Impertinencia de la relación del Estado con los agentes culturales *




Por
Richard Muñoz Ojeda

La historia reciente nos dice que antes de la dictadura la cuestión cultural fluía más naturalmente, los teatros se llenaban, no había IVA al libro, existían asignaciones directas e inclusive el Estado mediante la editorial Quimantú distribuía libros por doquier y a un muy bajo costo.

Durante los 17 años de oscurantismo, hablar de cultura era como hablar de derechos laborares para los empresarios. Se anularon todo tipo de manifestaciones, ya sea por la muerte de los artistas, por su persecución o bien por que éstos abandonaron el país buscando salvar su vida y continuar su desarrollo artístico-cultural.

Las únicas expresiones validadas eran aquellas de claro sentimiento tradicional, campestre o, por el otro lado, el cultivo de una expresión artística de elite. Recién en la segunda mitad de la década del ’80, comenzaron a brotar signos de cultura bajo el paraguas de luchar contra la dictadura y en donde se hacía mucho más difícil acallar estas voces.

Con la llegada de la Concertación al poder en los años ’90, nace tímidamente el Fondo Nacional de Desarrollo de las Artes, Fondart, el que funcionó por 10 largos años plagado de críticas y reticencias de parte de los artistas y gestores culturales, los que vilipendiaban dicho mecanismo de financiamiento, alegando que siempre recaía en los mismos, que los recursos eran escasos y que no estaban dispuestos a integrar su proceso creativo a un formulario racional, el proyecto (ver recuadro).
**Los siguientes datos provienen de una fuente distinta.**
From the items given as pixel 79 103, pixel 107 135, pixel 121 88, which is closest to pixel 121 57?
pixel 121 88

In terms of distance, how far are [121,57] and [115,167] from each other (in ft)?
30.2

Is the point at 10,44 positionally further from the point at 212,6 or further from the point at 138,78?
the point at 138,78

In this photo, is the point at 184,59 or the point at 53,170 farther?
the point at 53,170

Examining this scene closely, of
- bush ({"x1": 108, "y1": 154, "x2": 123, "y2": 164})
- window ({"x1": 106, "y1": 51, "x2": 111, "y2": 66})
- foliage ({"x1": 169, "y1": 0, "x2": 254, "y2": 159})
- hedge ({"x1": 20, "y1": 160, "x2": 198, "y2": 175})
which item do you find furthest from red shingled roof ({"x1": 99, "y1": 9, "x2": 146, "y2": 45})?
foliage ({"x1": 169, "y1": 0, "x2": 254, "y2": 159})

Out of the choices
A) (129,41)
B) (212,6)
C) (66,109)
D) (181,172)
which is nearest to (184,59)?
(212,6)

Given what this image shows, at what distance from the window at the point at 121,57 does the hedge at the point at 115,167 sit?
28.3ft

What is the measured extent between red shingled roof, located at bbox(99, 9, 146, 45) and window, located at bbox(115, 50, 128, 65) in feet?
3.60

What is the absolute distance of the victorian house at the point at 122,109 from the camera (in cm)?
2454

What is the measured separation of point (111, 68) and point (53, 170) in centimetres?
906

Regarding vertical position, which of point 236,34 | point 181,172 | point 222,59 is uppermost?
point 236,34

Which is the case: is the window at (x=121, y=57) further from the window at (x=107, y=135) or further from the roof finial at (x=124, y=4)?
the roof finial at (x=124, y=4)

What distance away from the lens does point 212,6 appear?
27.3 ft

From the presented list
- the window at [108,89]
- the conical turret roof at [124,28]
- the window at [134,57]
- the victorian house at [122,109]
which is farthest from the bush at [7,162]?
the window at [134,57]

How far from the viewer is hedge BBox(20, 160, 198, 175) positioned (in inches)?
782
En este sentido, Justo Pastor Mellado señala que “el modelo del formulario instala una conceptualización implícita que ritualiza su subordinación a la proyectualidad. Esto puede ser más o menos grave de acuerdo a las áreas en que se postula. El Estado, solo desde el poder de gestión de los formularios, define los límites de la creación, estableciendo el triángulo propositor de Objetivos-Fundamentos-Descripción”.

Sin embargo, con el correr de los años los artistas y los no tanto, se han ido amoldando a este sistema preconcebido y han tomado inusitado valor los expertos en proyectos, los que se vanaglorian diciendo que un proyecto coherente es un proyecto aprobado.

El meollo del asunto

Desde el año 2004 se instaura en Chile la nueva Institucionalidad Cultural que en un comienzo había mantenido la misma fatídica sigla de financiamiento, Fondart, pero en el corto andar, se esclareció el panorama para las autoridades y decidieron englobar todo el paquete cultural bajo el concepto de “Fondos Culturales” que aglutina todo el andamiaje de posibles postulaciones y áreas de expresión cultural.

No obstante, los problemas de fondo aún se mantienen y dicen relación a la insistencia de hablar de “Industria cultural”, la que si bien la quieren aplicar a la música, cine y libro; estos parámetros no serían homologables a regiones.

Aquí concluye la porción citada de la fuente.